まず、「保険料控除申告書」に団体扱い分の保険料金額が記載されたものを用意します。
その申告書に事業主印を押して、本人に渡します。
本人はその申告書を確定申告時の添付書類とすることができるそうです。

会社が押印することで、保険料額が正しいことを証明したことになります。
押印がされていれば、それ以外の保険料額を証明する書類は求められないそうです。

この方法を実際試したことがありますが、確かに税務署から追加の書類は求められなかったようです。

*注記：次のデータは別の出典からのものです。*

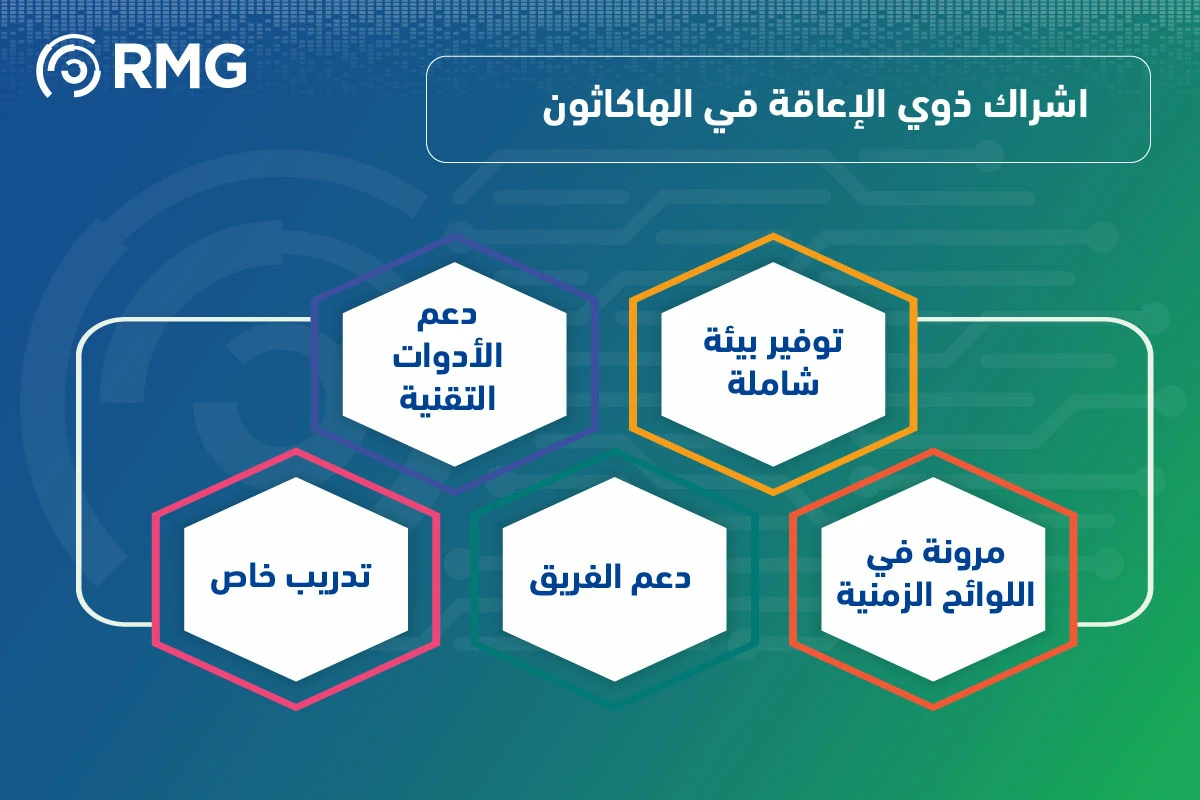 RMG

اشراك ذوي الإعاقة في الهاكاثون

توفير بيئة شاملة

دعم الأدوات التقنية

مرونة في اللوائح الزمنية

دعم الفريق

تدريب خاص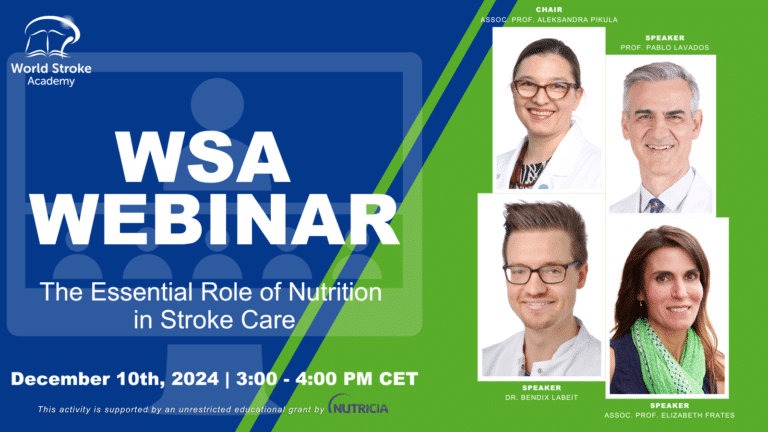 World Stroke Academy

WSA WEBINAR

The Essential Role of Nutrition in Stroke Care

December 10th, 2024 | 3:00 - 4:00 PM CET

This activity is supported by an unrestricted educational grant by NUTRICIA

CHAIR
ASSOC. PROF. ALEKSANDRA PIKULA

SPEAKER
PROF. PABLO LAVADOS

SPEAKER
DR. BENDIX LABEIT

SPEAKER
ASSOC. PROF. ELIZABETH FRATES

対応方法③ 源泉徴収票の「生命保険料の金額の内訳」に金額を記載

こちらは国税庁の電話相談センターに相談してみた際に、回答のあった内容です。

年末調整はしないけれど、源泉徴収票の「生命保険料の金額の内訳」に金額を記載してしまう。という方法です。

確定申告時には、ここに記載されている金額をそのまま転記すればオーケーです。

ただ、対応してくれた電話相談センターの職員も、明確な答えは持っていないようで、「おそらくこれなら問題はないだろう」といった回答でした。

【国税庁回答内容】 (2018.11.8確認)
「明確な規定はないが、この方法でおそらく指摘はされないだろう。念のため、摘要欄に「団体生命保険のため、保険料控除証明書は不在」と記載しておいてほしい。あとは税務署の判断になるが、おそらく大丈夫でしょう。」

といった回答でした。(笑)

結論、何らかの形で金額が分かれば大丈夫そう

②・③で見てきたように、税務署と国税庁でも回答は異なってきます。
つまり、絶対的な答えは存在しないようです。
(他にも、団体ネットから印刷した明細を本人分だけ表示させて、本人に渡す。という方法もあります。)

今回ご紹介した①~③の方法で断られたという話は今まで聞いたことがありません。
税務署もそこまで気にしていないようですので、何らかの方法で金額が分かれば問題はなさそうです。